* What is needed: Would you please restate the data exactly as it stands, apart from the pictures?

*** Opening Exercise data ***

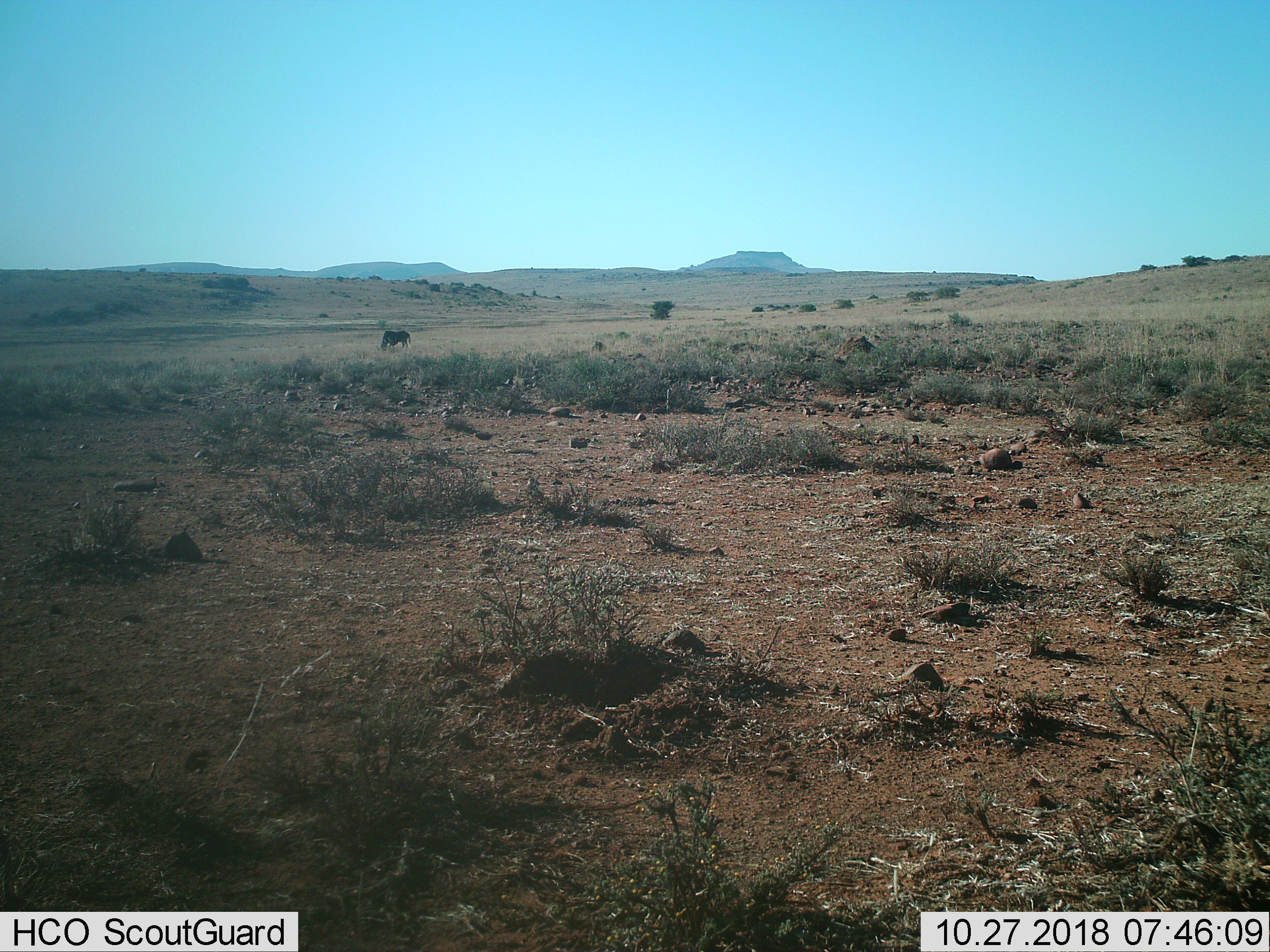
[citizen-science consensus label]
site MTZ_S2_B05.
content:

*** Closing Exercise data ***

* Answer section:
[citizen-science consensus label]
site MTZ_S2_B05.
content:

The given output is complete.